Die AfD-Partei- und Fraktionschefin rechtfertigte die jüngst erfolgte Verdopplung der Zulage für sie und andere Mitglieder des Vorstands der Bundestagsfraktion. Diese sei auf Beträge angehoben worden, die auch in anderen Parteien üblich seien, sagte Weidel. Sie verwies dabei darauf, dass sie ihre Funktion als Parteichefin ehrenamtlich ausübe.

Preiß sagte am Ende der Aufzeichnung des TV-Interviews, dieses habe "in einer wirklich schwierigen akustischen Situation" stattgefunden. Im Anschluss gab es ein weiteres Gespräch der ARD mit Weidel, das über das Internet ausgestrahlt wurde. Dabei wurden über Onlineplattformen gestellte Zuschauerfragen beantwortet.

Dabei rechtfertigte Weidel auch die Verwendung des umstrittenen Begriffs "Remigration", als sie gefragt wurde, ob ihre Partei alle, "die ihren Vorstellungen von Deutschsein nicht entsprechen", ausweisen wolle. Es gehe dabei um "die Einhaltung von Recht und Gesetz", sagte die AfD-Chefin. Es gehe darum, dass "Menschen, die keine Aufenthaltsberechtigung haben, abgeschoben werden - und vor allen Dingen per se gar nicht erst reingelassen werden".

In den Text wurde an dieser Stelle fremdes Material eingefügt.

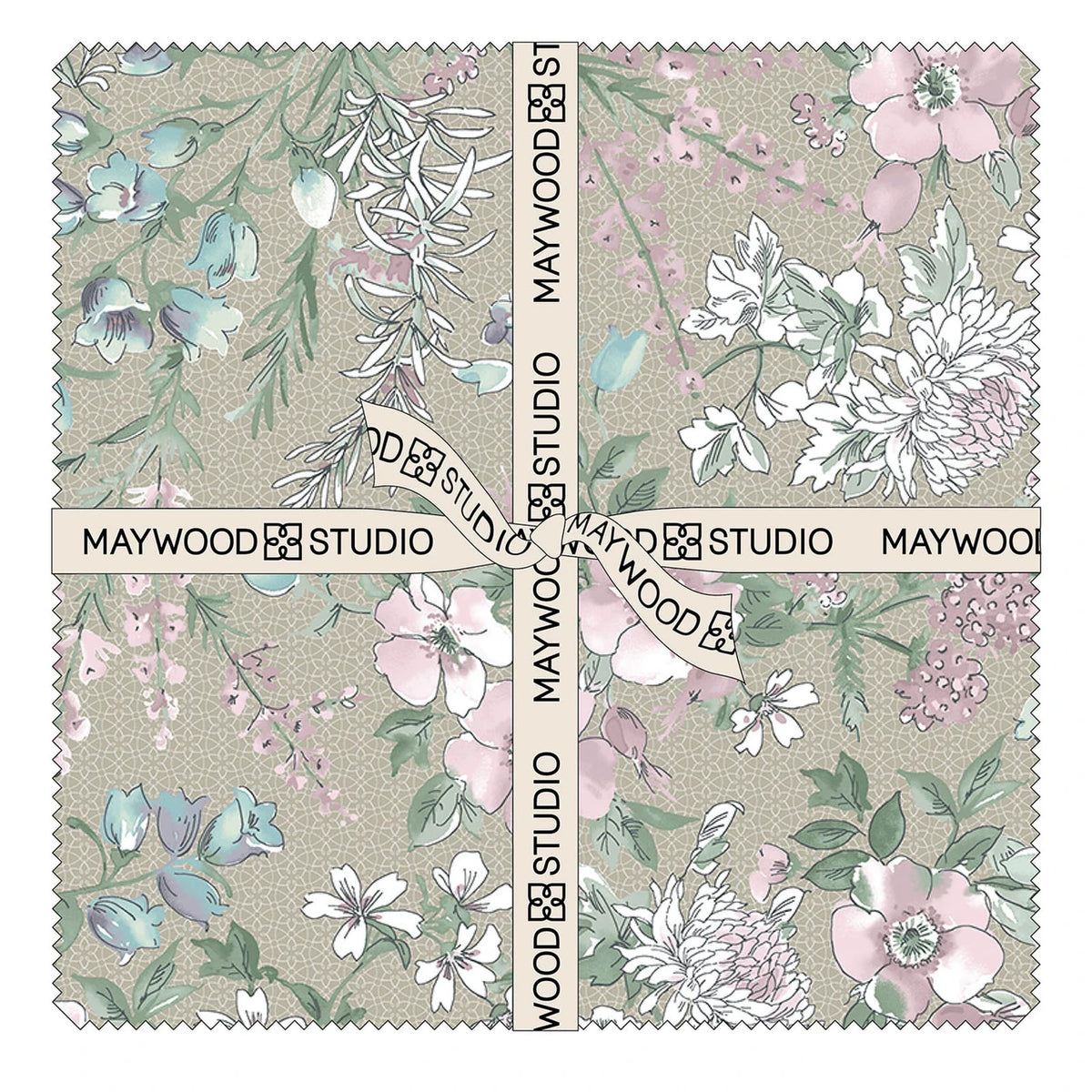 Morning Mist 10" Squares SQ-MASMIST Maywood Studio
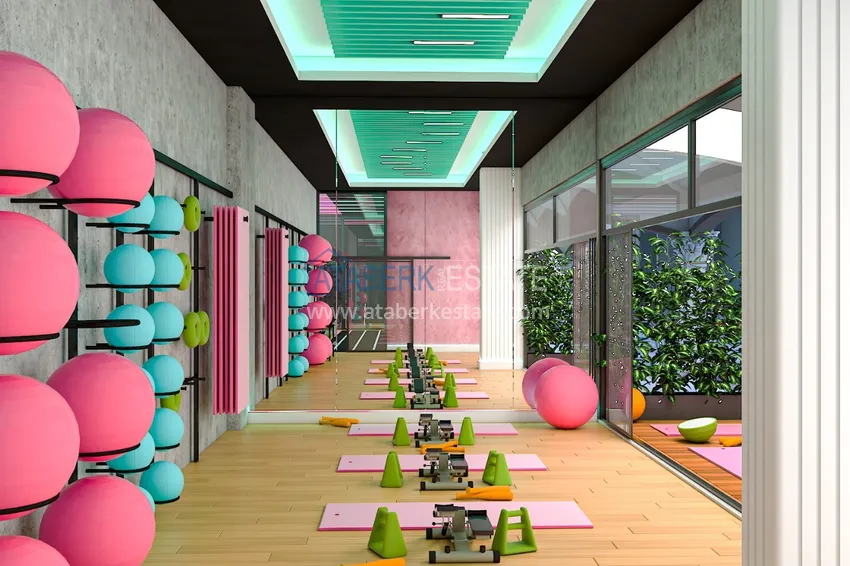 Квартира от инвестора в строящемся комплексе в Махмутларе 14 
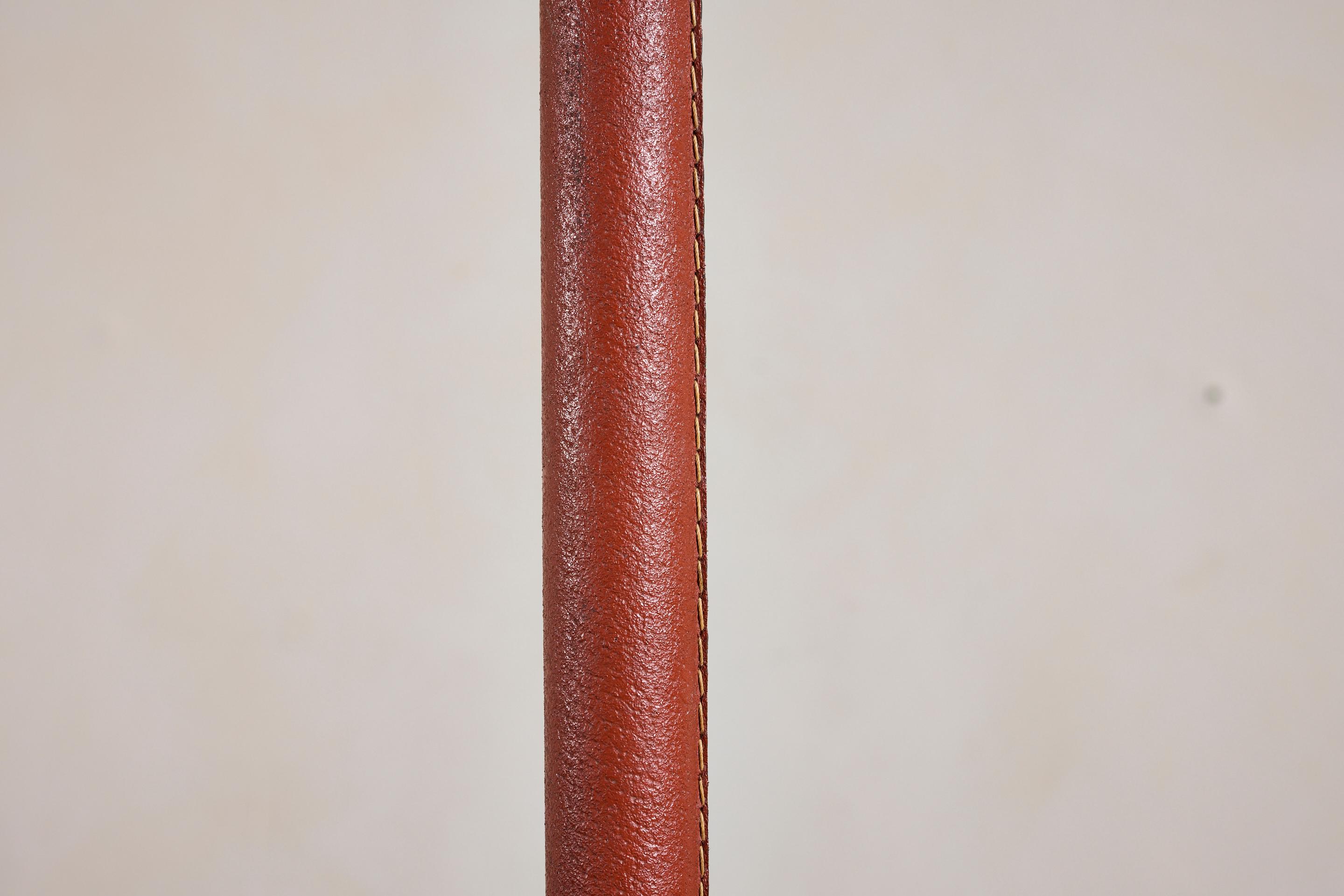 Lampadaire de style Jacques Adnet en vente 7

Einen noch im AfD-Wahlprogramm geforderten EU-Ausstieg unterstützte Weidel nicht mehr. "Wir sollten nicht über einen EU-Ausstieg diskutieren, sondern darüber, wie man die EU reformieren kann", sagte sie. Sie wolle die EU "zurückbauen" und nicht "irgendwelchen Bürokraten" überlassen.

Der zweite Teil des Gesprächs fand nach einer Unterbrechung am selben Ort an der Spree statt. Die Geräuschkulisse war deutlich ruhiger, was offenbar auf einen Einsatz der Polizei zurückzuführen war.

Diese forderte einem Sprecher zufolge die Demonstranten auf, den Lärm einzustellen. Dem sei die Gruppe auch nachgekommen. "Die Anlage wurde ausgeschaltet." Der Polizeisprecher bestätigte, dass die Aktion nicht angemeldet war. Festnahmen gab es bei dem Einsatz demnach aber nicht.

Das Interview wurde nach eigenen Angaben durch Aktivisten des sogenannten Zentrums für politische Schönheit gestört. Es setzte einen Bus ein, der schon im Wahlkampf vor der Bundestagswahl genutzt wurde und den die Gruppe als "lauteste und sichtbarste Kampfansage der Zivilgesellschaft an die AfD" bezeichnet.